Sezen, bu çalışmaların tamamının, preklinik araştırma denilen klinik öncesi çeşitli maddelerin ilaç olma potansiyellerini gösteren aşamalar olduğunun altını çizerek, şunları kaydetti:
“Biz orada ilerliyoruz, standart olarak bu 7-8 senelik bir süreçtir her şey yolunda giderse. Biz ilk birkaç yılını olumlu geçirdik diye tanımlıyoruz bilimsel kurallara göre, dolayısıyla da devam edeceğiz. Eğer onların hepsi olumlu sonuçlanırsa belki bir ya da iki molekülün daha ileri aşamalara, belki klinik fazlara gitme ihtimali olabilir. Bunları deniyoruz şu aşamada. Bunları klinik öncesi laboratuvar çalışmaları kapsamında söylüyorum. Net olarak şunun üzerine basmak isterim ki bu aşamada, ‘Bu bitki şuna kullanılır, buna kullanılır, tedavi edici’ gibi ifadeleri kesinlikle kullanmıyoruz. Bunlar için çok erken, biz klinik öncesi araştırmalardayız.”
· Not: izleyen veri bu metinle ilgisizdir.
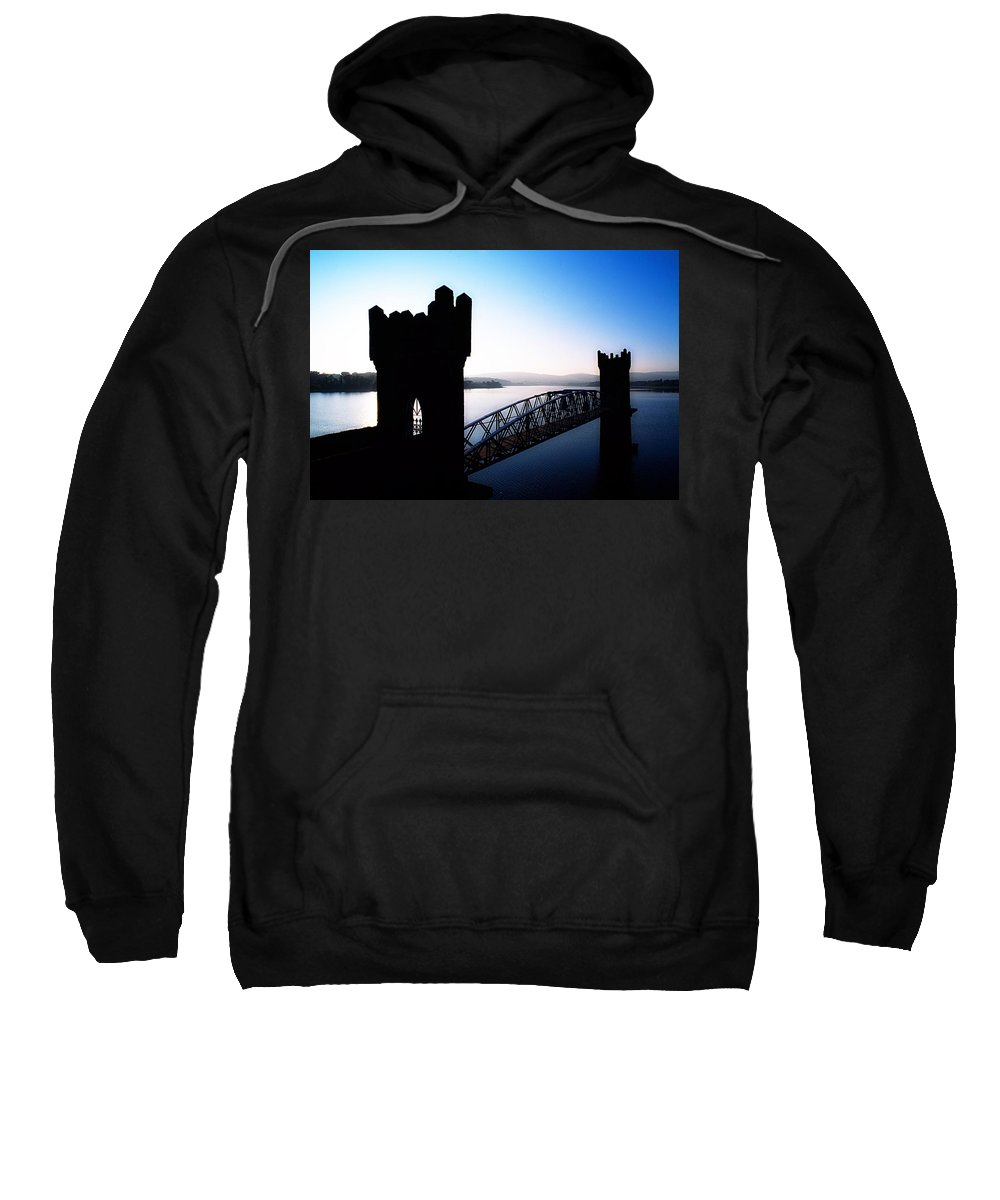 Blue Sky Sweatshirt featuring the photograph Vartry Reservoir, Roundwood, County by The Irish Image Collection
İLAFAR’da beşeri, zirai ve veteriner ilaç etkin maddesi keşfetmek ve özellikle de formülasyonlarını geliştirmek üzere çalışmalar yapıldığını yineleyen Sezen, şöyle devam etti:
“Bütün donanımımız, altyapımız, araştırma gruplarımız bu yönde. Bu projemizin dışında, ilaç yeniden konumlandırma diye tanımladığımız birtakım yaklaşımlarla şu an klinikte kullanılan bazı ilaçların, diğer bazı hastalıklarda kullanılma potansiyellerini inceliyoruz. Yine kapsamlı bir yüksek teknoloji platformu projesinde ülkemizde şu aşamada geliştirilmekte olan klinik öncesi araştırmaları yapılan kanser tedavisinde bir takım antikorlar ve tanı kitleri çalışmasının bir ayağını da biz yürütüyoruz.”
Sezen, yapay zeka ve derin öğrenme teknolojilerinin ilaç geliştirilmesi, ilaçların yan etkilerinin öngörülebilmesi yönünde de araştırma grubu kurduklarını ifade etti.
Stratejik bir ürün olan ilaca yönelik araştırmaların son derece önemli olduğunu dile getiren Sezen, Türkiye’nin de uzunca bir süredir bu araştırmalara ciddi yatırım yaptığını sözlerine ekledi.